Exercise: The records are given next. Repeat each one exactly.

Extracted records START

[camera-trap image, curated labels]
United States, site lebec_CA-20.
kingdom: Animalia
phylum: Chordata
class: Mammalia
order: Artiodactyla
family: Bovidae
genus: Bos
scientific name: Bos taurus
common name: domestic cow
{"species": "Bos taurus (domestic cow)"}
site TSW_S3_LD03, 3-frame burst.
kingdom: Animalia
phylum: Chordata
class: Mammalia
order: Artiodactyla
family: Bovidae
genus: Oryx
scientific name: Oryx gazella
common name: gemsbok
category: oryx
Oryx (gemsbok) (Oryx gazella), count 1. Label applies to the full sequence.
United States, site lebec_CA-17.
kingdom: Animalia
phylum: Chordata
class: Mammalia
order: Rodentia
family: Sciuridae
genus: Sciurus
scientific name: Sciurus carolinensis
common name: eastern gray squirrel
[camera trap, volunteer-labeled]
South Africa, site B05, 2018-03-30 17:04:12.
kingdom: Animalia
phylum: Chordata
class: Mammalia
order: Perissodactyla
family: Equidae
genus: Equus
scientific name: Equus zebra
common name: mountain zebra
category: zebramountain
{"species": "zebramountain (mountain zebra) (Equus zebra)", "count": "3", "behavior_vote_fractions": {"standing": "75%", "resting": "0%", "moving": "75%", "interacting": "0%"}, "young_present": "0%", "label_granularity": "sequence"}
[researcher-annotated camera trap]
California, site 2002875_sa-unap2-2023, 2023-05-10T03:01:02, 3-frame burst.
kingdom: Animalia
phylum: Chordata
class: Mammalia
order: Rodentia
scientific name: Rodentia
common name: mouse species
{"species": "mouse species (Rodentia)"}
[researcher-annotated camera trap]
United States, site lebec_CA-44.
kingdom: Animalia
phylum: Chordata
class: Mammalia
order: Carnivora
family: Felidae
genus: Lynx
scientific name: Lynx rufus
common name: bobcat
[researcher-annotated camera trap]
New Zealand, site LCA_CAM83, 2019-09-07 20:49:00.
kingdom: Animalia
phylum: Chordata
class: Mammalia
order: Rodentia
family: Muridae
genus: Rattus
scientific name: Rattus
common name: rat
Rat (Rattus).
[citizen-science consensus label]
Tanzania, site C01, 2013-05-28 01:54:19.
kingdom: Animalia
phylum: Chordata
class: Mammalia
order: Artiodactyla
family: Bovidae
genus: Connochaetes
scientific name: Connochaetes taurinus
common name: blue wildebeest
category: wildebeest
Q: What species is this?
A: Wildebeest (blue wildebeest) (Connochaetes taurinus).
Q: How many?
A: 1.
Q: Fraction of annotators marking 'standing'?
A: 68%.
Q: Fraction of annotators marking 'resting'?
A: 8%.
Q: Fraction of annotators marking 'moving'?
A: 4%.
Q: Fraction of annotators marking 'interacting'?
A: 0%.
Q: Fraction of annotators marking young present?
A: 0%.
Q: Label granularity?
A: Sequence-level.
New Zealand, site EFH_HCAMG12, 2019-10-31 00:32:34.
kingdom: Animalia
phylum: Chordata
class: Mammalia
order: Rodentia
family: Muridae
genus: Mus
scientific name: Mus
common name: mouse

Extracted records END

Solved exercise:
[camera-trap image, curated labels]
United States, site lebec_CA-20.
kingdom: Animalia
phylum: Chordata
class: Mammalia
order: Artiodactyla
family: Bovidae
genus: Bos
scientific name: Bos taurus
common name: domestic cow
{"species": "Bos taurus (domestic cow)"}
site TSW_S3_LD03, 3-frame burst.
kingdom: Animalia
phylum: Chordata
class: Mammalia
order: Artiodactyla
family: Bovidae
genus: Oryx
scientific name: Oryx gazella
common name: gemsbok
category: oryx
Oryx (gemsbok) (Oryx gazella), count 1. Label applies to the full sequence.
United States, site lebec_CA-17.
kingdom: Animalia
phylum: Chordata
class: Mammalia
order: Rodentia
family: Sciuridae
genus: Sciurus
scientific name: Sciurus carolinensis
common name: eastern gray squirrel
[camera trap, volunteer-labeled]
South Africa, site B05, 2018-03-30 17:04:12.
kingdom: Animalia
phylum: Chordata
class: Mammalia
order: Perissodactyla
family: Equidae
genus: Equus
scientific name: Equus zebra
common name: mountain zebra
category: zebramountain
{"species": "zebramountain (mountain zebra) (Equus zebra)", "count": "3", "behavior_vote_fractions": {"standing": "75%", "resting": "0%", "moving": "75%", "interacting": "0%"}, "young_present": "0%", "label_granularity": "sequence"}
[researcher-annotated camera trap]
California, site 2002875_sa-unap2-2023, 2023-05-10T03:01:02, 3-frame burst.
kingdom: Animalia
phylum: Chordata
class: Mammalia
order: Rodentia
scientific name: Rodentia
common name: mouse species
{"species": "mouse species (Rodentia)"}
[researcher-annotated camera trap]
United States, site lebec_CA-44.
kingdom: Animalia
phylum: Chordata
class: Mammalia
order: Carnivora
family: Felidae
genus: Lynx
scientific name: Lynx rufus
common name: bobcat
[researcher-annotated camera trap]
New Zealand, site LCA_CAM83, 2019-09-07 20:49:00.
kingdom: Animalia
phylum: Chordata
class: Mammalia
order: Rodentia
family: Muridae
genus: Rattus
scientific name: Rattus
common name: rat
Rat (Rattus).
[citizen-science consensus label]
Tanzania, site C01, 2013-05-28 01:54:19.
kingdom: Animalia
phylum: Chordata
class: Mammalia
order: Artiodactyla
family: Bovidae
genus: Connochaetes
scientific name: Connochaetes taurinus
common name: blue wildebeest
category: wildebeest
Q: What species is this?
A: Wildebeest (blue wildebeest) (Connochaetes taurinus).
Q: How many?
A: 1.
Q: Fraction of annotators marking 'standing'?
A: 68%.
Q: Fraction of annotators marking 'resting'?
A: 8%.
Q: Fraction of annotators marking 'moving'?
A: 4%.
Q: Fraction of annotators marking 'interacting'?
A: 0%.
Q: Fraction of annotators marking young present?
A: 0%.
Q: Label granularity?
A: Sequence-level.
New Zealand, site EFH_HCAMG12, 2019-10-31 00:32:34.
kingdom: Animalia
phylum: Chordata
class: Mammalia
order: Rodentia
family: Muridae
genus: Mus
scientific name: Mus
common name: mouse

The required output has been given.